» **THE EXERCISE**
Start at the line containing "From the listed" and transcribe every line exactly through the end of the records below, and only those lines.

======== SOURCE MATERIAL

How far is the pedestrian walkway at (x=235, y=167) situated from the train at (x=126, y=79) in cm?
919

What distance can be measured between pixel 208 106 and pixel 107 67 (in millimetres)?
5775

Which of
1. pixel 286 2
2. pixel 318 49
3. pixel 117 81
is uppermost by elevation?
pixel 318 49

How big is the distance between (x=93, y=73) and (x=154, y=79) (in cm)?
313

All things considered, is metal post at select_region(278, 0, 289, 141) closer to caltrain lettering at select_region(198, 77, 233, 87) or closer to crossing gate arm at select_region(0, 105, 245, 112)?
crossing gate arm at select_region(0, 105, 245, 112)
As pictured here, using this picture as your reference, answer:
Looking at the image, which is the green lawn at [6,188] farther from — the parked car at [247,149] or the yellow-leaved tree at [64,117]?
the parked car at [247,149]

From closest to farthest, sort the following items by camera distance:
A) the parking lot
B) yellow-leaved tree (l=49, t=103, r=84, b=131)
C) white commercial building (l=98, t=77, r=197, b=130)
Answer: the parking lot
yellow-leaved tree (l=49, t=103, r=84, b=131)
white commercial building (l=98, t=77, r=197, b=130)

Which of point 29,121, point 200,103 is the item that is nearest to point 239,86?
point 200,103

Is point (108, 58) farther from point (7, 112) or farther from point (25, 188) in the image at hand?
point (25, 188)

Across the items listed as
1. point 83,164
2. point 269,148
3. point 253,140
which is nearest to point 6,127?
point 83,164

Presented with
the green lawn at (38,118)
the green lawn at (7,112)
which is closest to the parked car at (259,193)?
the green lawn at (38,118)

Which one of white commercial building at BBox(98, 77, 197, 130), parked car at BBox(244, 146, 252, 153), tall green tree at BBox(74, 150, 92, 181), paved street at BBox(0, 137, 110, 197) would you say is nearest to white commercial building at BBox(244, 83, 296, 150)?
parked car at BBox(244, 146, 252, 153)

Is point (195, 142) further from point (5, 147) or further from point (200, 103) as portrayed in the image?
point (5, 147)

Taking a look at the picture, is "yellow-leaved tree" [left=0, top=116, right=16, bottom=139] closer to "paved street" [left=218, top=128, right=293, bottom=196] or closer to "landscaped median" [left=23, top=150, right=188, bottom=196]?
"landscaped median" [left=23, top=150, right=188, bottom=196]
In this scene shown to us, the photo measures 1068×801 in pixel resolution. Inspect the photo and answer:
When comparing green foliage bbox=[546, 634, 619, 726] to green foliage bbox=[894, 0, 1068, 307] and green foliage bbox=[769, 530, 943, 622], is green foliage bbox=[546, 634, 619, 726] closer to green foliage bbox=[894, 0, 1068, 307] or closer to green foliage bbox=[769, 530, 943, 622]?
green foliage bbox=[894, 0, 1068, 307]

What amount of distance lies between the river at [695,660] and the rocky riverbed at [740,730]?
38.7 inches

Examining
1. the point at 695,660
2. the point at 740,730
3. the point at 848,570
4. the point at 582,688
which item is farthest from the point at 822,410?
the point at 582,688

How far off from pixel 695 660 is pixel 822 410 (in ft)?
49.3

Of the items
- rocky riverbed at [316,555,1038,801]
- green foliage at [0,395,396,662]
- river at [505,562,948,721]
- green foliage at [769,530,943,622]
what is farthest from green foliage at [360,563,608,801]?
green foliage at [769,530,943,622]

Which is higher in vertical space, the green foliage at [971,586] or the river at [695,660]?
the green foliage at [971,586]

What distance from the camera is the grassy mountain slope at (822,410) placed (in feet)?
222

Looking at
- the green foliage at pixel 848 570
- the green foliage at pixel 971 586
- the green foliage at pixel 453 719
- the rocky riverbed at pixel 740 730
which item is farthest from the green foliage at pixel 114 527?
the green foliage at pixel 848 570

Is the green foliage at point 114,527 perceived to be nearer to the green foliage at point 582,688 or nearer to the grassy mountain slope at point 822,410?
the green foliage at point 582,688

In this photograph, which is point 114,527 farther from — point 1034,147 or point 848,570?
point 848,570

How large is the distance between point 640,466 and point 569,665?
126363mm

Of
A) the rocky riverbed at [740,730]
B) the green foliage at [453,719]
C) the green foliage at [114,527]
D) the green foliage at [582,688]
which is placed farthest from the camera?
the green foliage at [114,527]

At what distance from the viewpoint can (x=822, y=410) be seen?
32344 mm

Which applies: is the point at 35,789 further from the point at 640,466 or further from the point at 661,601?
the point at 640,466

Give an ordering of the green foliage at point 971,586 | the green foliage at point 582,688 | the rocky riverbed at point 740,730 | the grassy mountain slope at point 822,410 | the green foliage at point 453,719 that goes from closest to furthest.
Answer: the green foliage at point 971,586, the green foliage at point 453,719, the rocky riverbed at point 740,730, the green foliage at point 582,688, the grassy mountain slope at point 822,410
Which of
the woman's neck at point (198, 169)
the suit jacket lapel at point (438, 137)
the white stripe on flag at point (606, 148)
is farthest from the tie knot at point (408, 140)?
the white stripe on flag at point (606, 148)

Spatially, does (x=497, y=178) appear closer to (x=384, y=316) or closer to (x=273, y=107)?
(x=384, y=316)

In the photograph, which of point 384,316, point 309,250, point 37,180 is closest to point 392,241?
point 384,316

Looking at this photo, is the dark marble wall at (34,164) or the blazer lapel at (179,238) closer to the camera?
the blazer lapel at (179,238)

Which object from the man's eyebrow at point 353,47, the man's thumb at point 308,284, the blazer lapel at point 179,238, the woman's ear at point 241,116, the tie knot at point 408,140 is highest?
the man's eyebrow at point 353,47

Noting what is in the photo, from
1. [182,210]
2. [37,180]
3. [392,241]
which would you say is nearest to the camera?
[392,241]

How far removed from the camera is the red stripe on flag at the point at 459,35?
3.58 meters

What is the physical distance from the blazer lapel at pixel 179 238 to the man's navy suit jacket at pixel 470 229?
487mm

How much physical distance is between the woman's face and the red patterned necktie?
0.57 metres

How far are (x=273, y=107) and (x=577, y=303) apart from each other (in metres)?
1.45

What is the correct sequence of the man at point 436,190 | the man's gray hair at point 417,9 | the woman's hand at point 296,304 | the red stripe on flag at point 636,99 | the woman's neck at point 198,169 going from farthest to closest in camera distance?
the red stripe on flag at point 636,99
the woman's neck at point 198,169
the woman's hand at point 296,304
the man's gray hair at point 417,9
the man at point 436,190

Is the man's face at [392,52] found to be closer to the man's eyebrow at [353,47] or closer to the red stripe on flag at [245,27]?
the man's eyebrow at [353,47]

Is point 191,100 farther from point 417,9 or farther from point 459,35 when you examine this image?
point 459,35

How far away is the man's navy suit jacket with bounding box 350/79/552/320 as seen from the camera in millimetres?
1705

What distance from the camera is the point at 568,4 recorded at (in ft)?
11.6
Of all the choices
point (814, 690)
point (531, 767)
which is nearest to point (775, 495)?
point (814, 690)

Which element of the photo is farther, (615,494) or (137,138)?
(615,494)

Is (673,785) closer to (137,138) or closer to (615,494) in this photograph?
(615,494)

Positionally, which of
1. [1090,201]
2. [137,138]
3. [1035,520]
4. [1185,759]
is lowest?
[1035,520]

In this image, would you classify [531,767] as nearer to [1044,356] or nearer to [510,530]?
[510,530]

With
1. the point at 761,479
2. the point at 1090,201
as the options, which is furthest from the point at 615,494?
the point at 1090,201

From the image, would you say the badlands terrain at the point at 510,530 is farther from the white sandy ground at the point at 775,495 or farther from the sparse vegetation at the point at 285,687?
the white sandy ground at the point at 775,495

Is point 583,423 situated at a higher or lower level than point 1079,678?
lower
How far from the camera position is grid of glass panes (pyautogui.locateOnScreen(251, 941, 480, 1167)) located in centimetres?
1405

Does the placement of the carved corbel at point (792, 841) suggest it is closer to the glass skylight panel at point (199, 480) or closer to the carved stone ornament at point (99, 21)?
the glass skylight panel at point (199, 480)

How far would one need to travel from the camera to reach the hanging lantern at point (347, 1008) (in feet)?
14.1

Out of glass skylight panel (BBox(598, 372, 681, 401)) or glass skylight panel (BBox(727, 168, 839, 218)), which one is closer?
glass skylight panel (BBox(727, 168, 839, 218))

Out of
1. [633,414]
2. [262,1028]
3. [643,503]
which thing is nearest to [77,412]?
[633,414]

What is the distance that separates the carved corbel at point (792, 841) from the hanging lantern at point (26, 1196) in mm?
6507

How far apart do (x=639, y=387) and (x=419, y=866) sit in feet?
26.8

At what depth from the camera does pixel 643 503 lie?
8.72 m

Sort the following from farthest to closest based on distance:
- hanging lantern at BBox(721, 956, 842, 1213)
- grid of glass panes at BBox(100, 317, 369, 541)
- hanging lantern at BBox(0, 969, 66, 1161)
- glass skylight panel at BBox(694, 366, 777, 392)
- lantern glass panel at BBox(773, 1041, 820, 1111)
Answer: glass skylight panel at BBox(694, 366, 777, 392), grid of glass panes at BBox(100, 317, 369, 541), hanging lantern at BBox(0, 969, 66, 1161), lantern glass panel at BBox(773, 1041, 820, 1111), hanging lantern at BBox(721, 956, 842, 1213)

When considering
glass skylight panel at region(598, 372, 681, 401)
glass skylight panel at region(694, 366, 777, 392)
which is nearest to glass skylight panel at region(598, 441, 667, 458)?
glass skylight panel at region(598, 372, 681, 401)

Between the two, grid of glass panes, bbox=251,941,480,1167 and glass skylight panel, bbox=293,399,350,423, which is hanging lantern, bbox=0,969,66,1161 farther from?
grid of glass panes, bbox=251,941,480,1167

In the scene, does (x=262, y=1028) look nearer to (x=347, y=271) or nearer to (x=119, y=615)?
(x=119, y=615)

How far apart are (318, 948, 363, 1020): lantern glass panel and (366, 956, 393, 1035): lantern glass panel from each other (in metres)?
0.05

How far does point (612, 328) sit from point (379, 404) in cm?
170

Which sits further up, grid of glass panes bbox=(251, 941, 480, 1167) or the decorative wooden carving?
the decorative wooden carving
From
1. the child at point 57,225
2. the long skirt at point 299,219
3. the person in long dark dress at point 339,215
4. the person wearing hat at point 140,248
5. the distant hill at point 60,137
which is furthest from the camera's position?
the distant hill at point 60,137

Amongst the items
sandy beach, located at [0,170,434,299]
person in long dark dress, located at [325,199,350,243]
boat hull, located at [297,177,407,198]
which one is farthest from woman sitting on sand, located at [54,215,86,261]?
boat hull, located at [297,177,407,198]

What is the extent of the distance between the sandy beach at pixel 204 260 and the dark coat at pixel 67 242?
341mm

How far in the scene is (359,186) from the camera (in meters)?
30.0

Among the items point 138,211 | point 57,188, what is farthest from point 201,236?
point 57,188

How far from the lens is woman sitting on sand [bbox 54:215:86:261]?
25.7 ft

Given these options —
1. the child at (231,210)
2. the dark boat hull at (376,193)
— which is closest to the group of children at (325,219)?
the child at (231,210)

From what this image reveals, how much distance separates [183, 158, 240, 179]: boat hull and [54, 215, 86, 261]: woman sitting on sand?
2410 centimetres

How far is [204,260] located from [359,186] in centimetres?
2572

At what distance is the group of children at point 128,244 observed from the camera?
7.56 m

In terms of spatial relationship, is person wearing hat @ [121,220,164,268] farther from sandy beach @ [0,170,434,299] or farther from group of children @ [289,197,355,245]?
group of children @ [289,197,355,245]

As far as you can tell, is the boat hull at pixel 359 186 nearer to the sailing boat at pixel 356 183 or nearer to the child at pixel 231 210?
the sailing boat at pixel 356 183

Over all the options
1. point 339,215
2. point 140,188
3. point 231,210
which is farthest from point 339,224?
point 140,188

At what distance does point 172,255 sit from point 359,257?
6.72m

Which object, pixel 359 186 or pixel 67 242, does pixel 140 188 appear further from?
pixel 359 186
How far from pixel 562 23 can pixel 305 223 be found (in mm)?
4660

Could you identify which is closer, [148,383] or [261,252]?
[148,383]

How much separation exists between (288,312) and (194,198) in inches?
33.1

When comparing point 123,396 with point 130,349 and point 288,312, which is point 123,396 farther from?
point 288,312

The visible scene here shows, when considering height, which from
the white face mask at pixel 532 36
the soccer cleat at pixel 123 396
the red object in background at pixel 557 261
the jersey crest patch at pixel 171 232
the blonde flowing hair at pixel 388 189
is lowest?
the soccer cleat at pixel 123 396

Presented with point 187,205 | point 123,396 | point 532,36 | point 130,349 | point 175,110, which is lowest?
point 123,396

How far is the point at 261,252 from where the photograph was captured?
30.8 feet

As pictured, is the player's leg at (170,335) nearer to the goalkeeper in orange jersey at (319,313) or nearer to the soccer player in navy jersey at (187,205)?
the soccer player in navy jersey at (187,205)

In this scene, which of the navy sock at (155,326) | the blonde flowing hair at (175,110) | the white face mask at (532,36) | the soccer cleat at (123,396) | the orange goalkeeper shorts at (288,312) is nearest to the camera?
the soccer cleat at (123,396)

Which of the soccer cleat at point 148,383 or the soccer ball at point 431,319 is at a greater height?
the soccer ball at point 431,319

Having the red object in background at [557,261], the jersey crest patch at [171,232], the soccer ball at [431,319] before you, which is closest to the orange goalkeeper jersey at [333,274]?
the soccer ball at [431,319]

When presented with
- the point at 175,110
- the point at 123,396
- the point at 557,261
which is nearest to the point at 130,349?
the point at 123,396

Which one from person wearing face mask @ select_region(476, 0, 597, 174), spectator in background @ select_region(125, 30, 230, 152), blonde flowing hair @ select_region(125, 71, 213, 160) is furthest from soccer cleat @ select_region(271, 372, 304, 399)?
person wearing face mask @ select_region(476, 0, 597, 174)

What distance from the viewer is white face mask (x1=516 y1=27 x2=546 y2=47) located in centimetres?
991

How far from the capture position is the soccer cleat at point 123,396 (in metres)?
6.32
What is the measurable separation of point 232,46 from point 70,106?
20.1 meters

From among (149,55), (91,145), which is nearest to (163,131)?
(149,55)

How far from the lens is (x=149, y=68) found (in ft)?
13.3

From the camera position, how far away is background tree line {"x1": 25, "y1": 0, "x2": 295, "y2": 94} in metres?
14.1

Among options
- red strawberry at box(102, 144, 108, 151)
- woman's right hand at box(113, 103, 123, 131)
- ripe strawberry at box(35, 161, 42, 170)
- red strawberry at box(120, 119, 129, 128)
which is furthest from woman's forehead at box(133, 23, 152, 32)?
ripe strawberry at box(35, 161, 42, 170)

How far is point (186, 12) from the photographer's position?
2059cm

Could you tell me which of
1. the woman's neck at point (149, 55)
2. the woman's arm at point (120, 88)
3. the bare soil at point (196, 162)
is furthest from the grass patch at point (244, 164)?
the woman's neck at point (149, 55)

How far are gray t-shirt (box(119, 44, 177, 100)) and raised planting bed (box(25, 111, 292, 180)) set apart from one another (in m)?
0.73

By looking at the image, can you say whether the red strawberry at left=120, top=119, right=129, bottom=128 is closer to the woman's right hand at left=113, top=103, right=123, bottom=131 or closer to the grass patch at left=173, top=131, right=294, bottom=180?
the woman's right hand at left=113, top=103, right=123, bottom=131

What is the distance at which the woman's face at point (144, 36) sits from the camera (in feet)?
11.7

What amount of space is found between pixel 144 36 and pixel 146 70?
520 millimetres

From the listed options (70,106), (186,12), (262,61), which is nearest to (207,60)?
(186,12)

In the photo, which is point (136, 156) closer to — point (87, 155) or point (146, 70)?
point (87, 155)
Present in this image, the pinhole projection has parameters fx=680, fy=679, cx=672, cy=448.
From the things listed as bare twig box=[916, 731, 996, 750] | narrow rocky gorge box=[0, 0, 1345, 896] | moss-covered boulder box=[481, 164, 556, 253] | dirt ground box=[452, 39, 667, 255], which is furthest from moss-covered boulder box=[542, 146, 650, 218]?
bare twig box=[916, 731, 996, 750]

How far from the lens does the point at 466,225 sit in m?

================

» **WRITTEN SOLUTION**
From the listed options (70,106), (186,12), (262,61), which is nearest to (207,60)?
(186,12)

In the photo, which is point (136, 156) closer to — point (87, 155) or point (146, 70)?
point (87, 155)
Present in this image, the pinhole projection has parameters fx=680, fy=679, cx=672, cy=448.
From the things listed as bare twig box=[916, 731, 996, 750] | narrow rocky gorge box=[0, 0, 1345, 896] | moss-covered boulder box=[481, 164, 556, 253] | dirt ground box=[452, 39, 667, 255], which is furthest from moss-covered boulder box=[542, 146, 650, 218]?
bare twig box=[916, 731, 996, 750]

How far from the lens does the point at 466,225 sit in m?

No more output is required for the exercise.